> _Work task_
Entries below include pictures. Output exactly the lines from the one with "ももみ｜年100泊旅好き女子のTikTok投稿" down to the one with "グルチャで使えるシュールスタンプ（個別スタンプ：4）", both ends included, and leave the pictures out.

> _Data to use_
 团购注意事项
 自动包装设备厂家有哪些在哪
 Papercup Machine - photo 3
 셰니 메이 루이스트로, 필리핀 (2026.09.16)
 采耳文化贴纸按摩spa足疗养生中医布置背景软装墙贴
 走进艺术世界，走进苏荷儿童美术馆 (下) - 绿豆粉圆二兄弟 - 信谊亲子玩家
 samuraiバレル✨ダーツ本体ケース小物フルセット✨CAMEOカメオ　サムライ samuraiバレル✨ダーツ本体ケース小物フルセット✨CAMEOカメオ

==

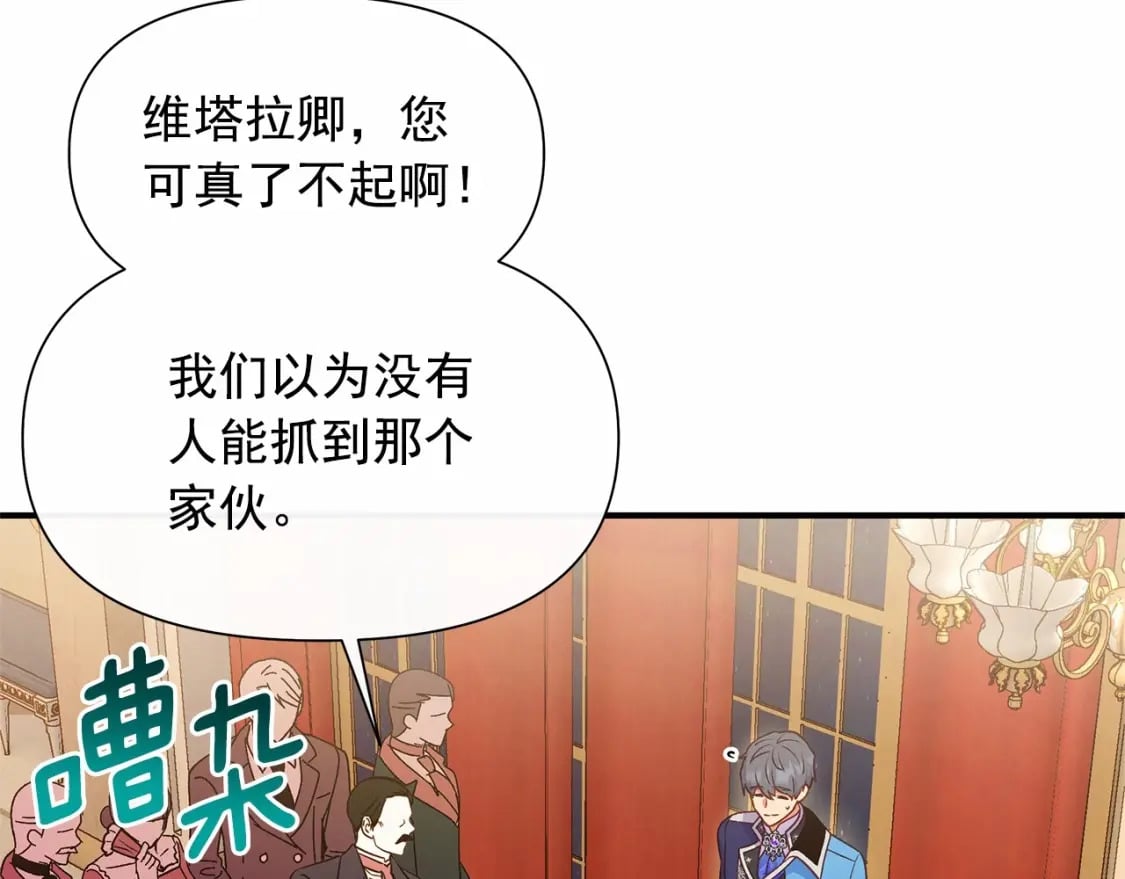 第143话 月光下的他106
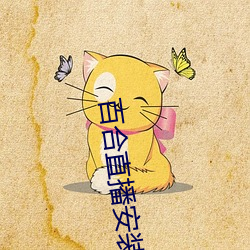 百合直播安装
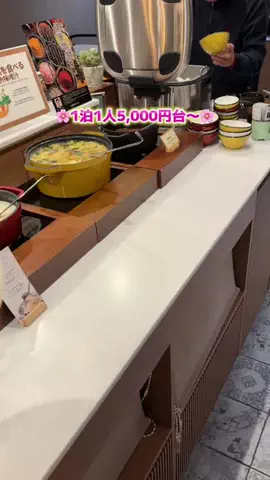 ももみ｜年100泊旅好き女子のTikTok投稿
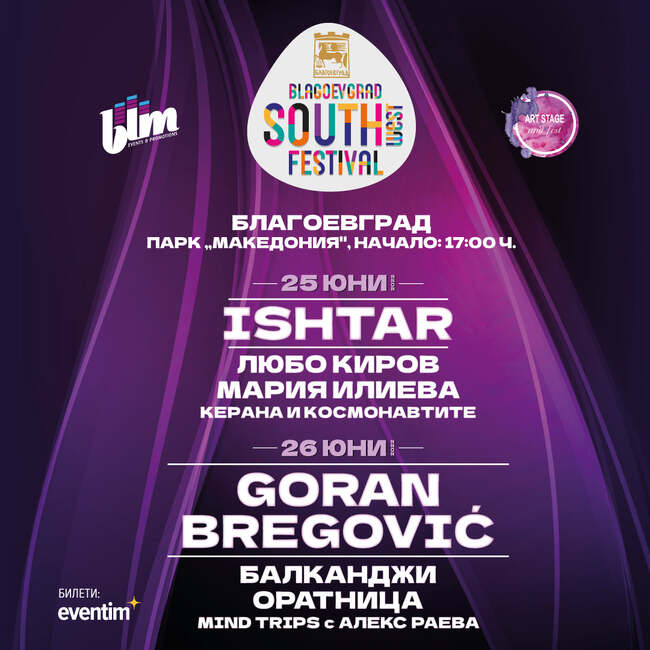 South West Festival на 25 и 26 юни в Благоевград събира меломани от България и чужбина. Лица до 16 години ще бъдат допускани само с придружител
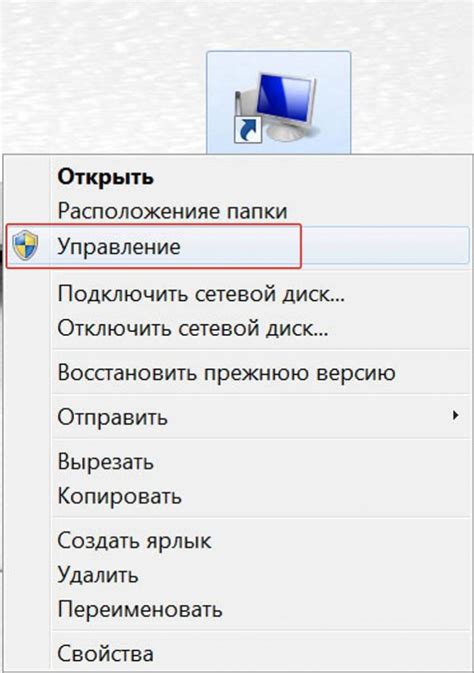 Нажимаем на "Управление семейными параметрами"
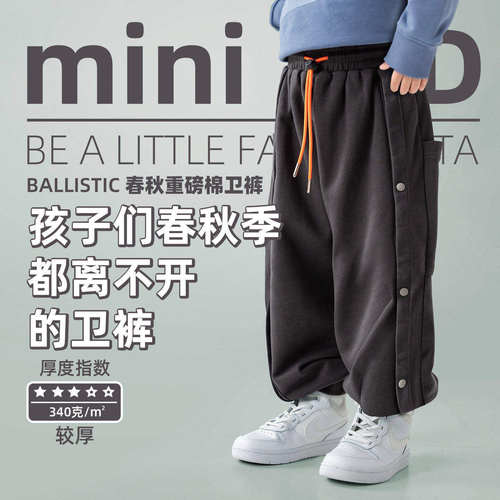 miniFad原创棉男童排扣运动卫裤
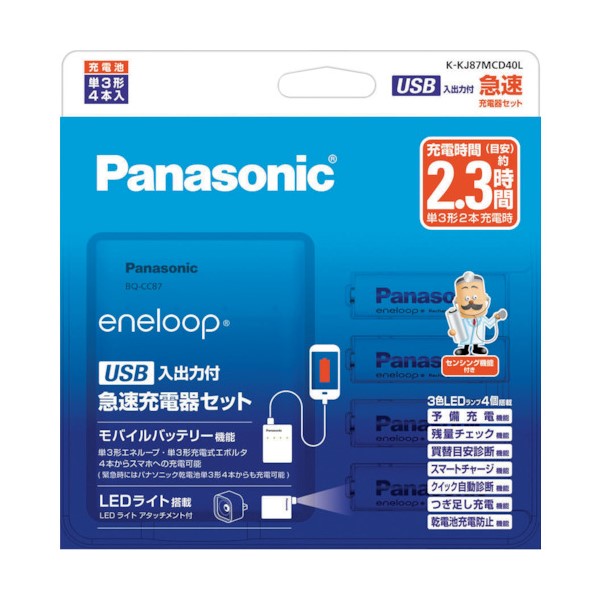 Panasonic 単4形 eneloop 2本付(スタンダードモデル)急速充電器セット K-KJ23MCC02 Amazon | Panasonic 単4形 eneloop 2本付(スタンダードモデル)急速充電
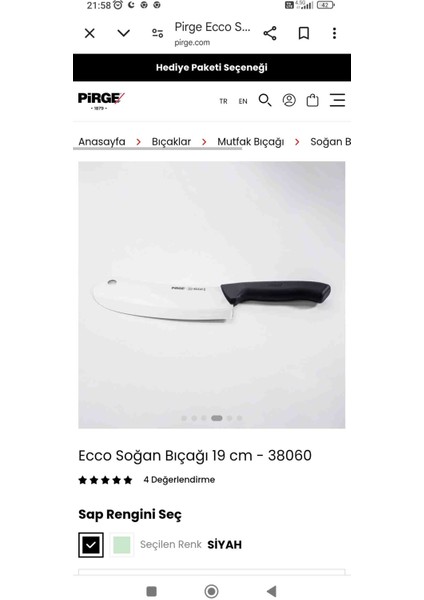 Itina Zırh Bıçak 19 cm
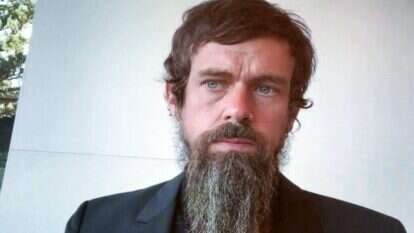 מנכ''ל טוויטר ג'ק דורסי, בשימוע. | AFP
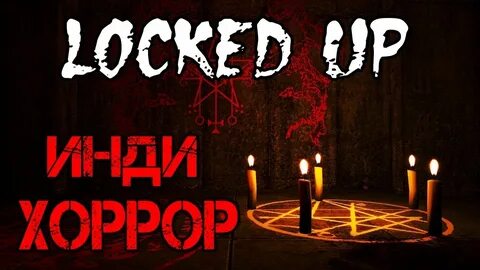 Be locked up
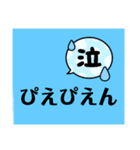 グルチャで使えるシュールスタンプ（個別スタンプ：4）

==

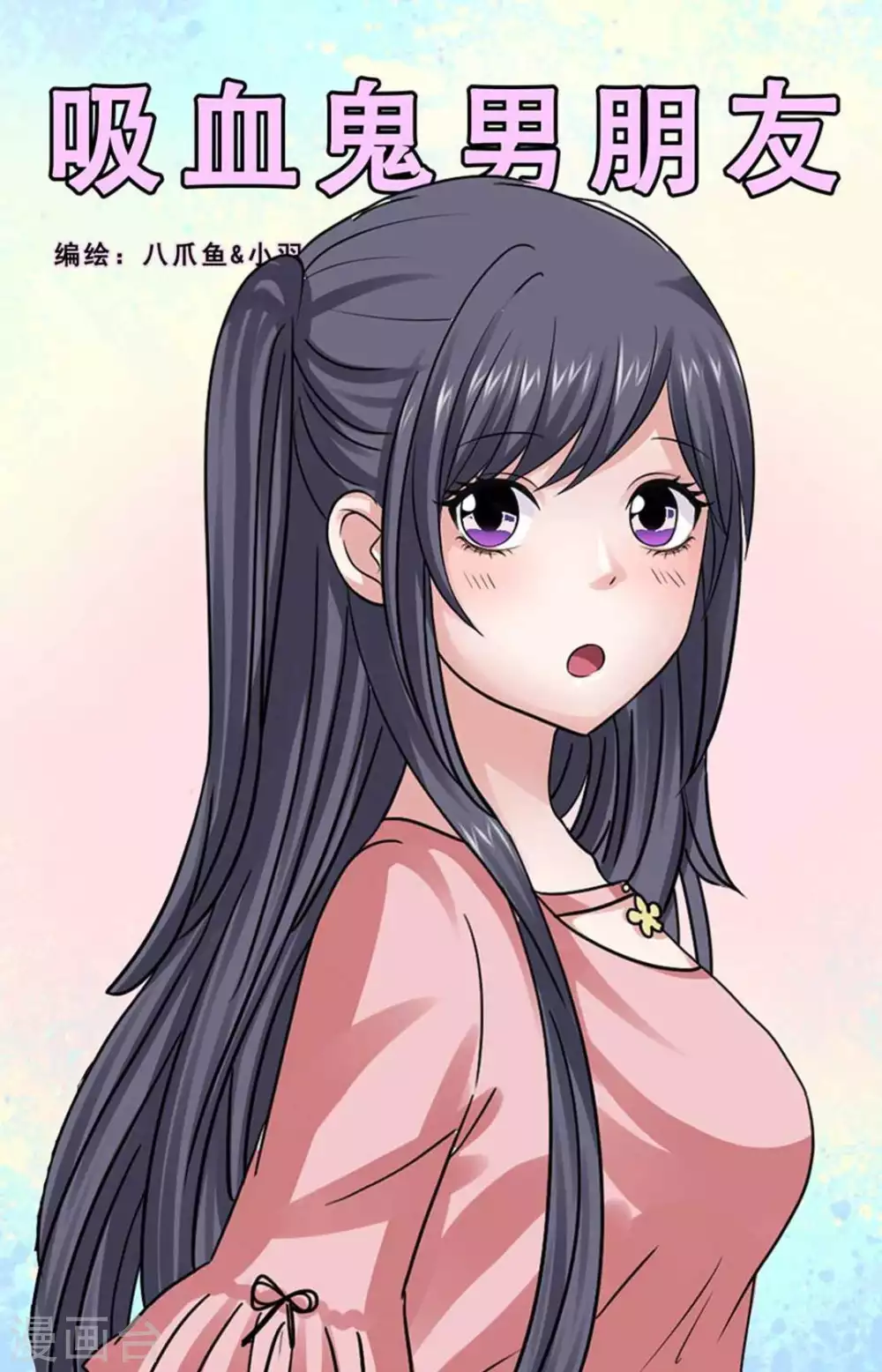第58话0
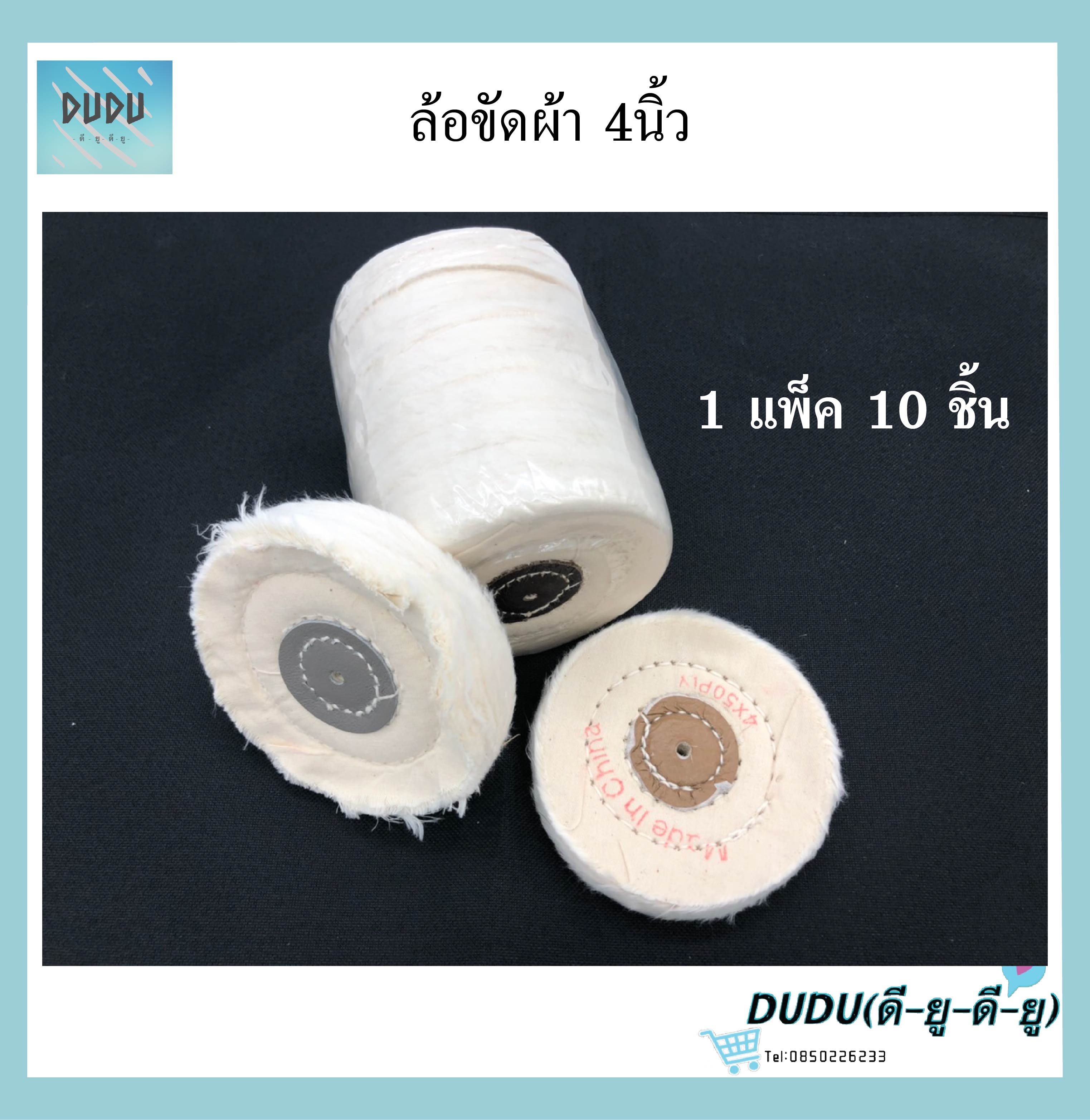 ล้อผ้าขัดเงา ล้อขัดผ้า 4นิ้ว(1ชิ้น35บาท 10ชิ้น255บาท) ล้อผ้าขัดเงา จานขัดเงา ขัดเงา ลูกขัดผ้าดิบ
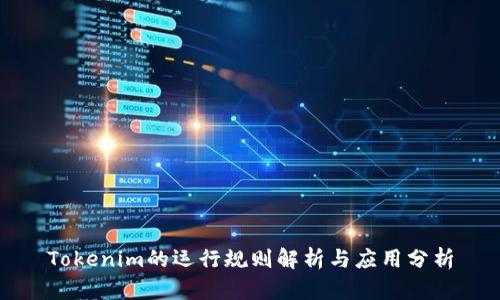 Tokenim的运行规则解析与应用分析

> _Task result_
 ももみ｜年100泊旅好き女子のTikTok投稿
 South West Festival на 25 и 26 юни в Благоевград събира меломани от България и чужбина. Лица до 16 години ще бъдат допускани само с придружител
 Нажимаем на "Управление семейными параметрами"
 miniFad原创棉男童排扣运动卫裤
 Panasonic 単4形 eneloop 2本付(スタンダードモデル)急速充電器セット K-KJ23MCC02 Amazon | Panasonic 単4形 eneloop 2本付(スタンダードモデル)急速充電
 Itina Zırh Bıçak 19 cm
 מנכ''ל טוויטר ג'ק דורסי, בשימוע. | AFP
 Be locked up
 グルチャで使えるシュールスタンプ（個別スタンプ：4）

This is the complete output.